Could you copy every record below exactly, leaving out the pictures?

(Data entries)
*** Block opens ***

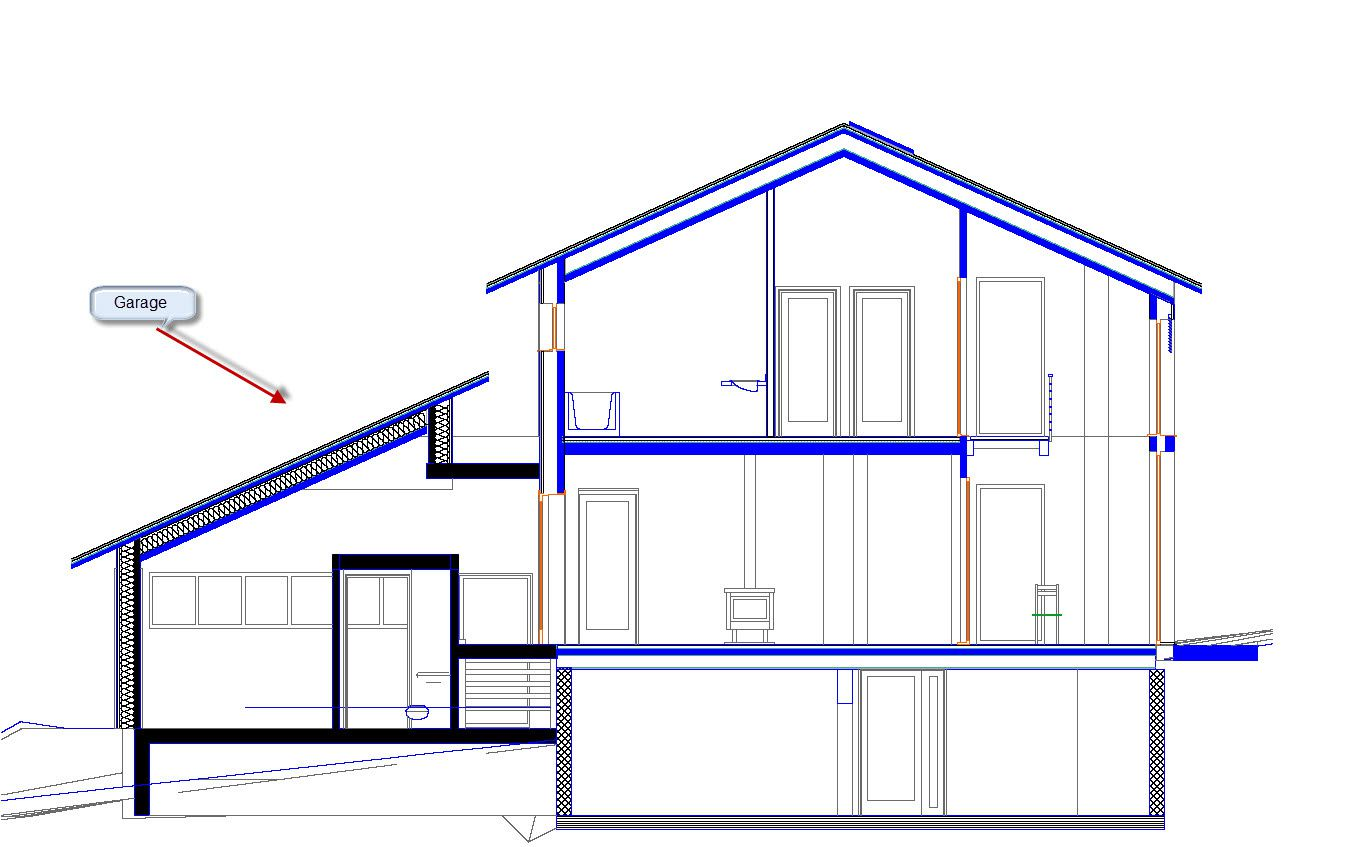 Plan extension maison 40m2 top incroyable plan maison for Maison de 40m2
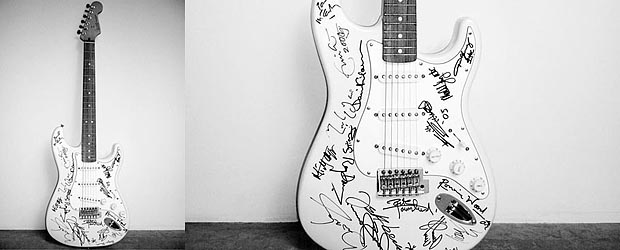 top ten list-top ten most expensive guitars-Asia-Fender-Stratocaster-Guitar
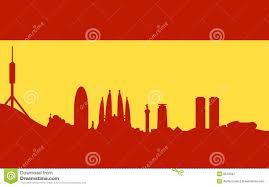 Spainish Flag Barcelona Skyline On Spanish Flag Stock Vector Image 8518331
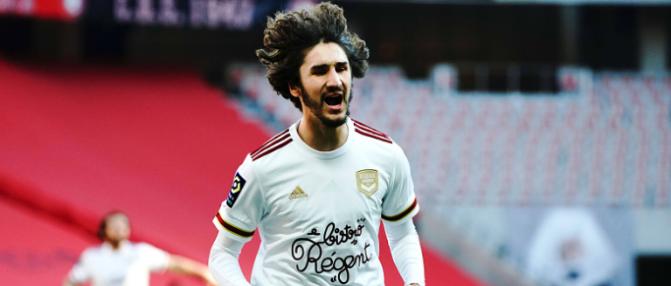 [VIDÉO] Les deux buts des Girondins face à Reims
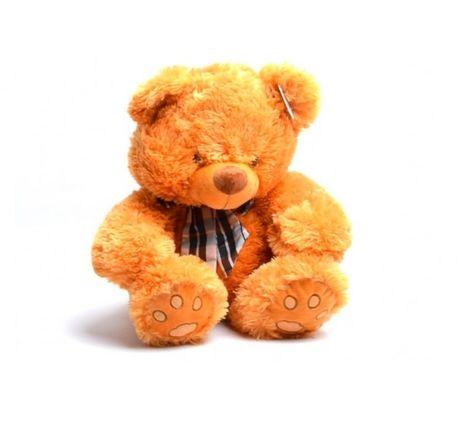 Plyšový medveď 44 cm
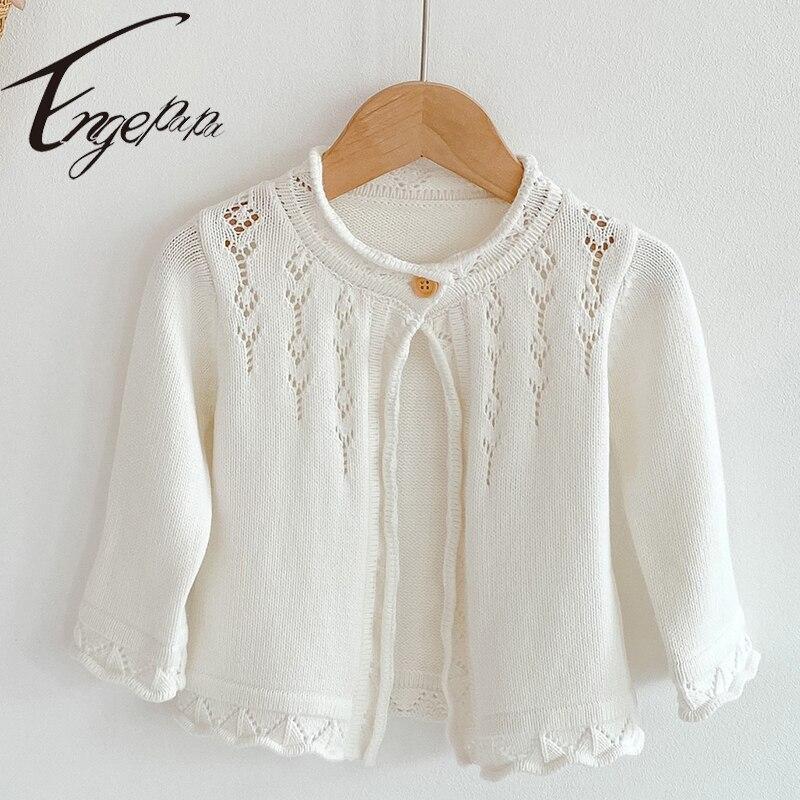 Engepapa Spring Winter Newborn Baby Girl Sweater Knitting Solid Color Shawl Cardigan Coat Long Sleeve Toddler Girls Cardigan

*** Block closes ***

• TASK RESULT
 Plan extension maison 40m2 top incroyable plan maison for Maison de 40m2
 top ten list-top ten most expensive guitars-Asia-Fender-Stratocaster-Guitar
 Spainish Flag Barcelona Skyline On Spanish Flag Stock Vector Image 8518331
 [VIDÉO] Les deux buts des Girondins face à Reims
 Plyšový medveď 44 cm
 Engepapa Spring Winter Newborn Baby Girl Sweater Knitting Solid Color Shawl Cardigan Coat Long Sleeve Toddler Girls Cardigan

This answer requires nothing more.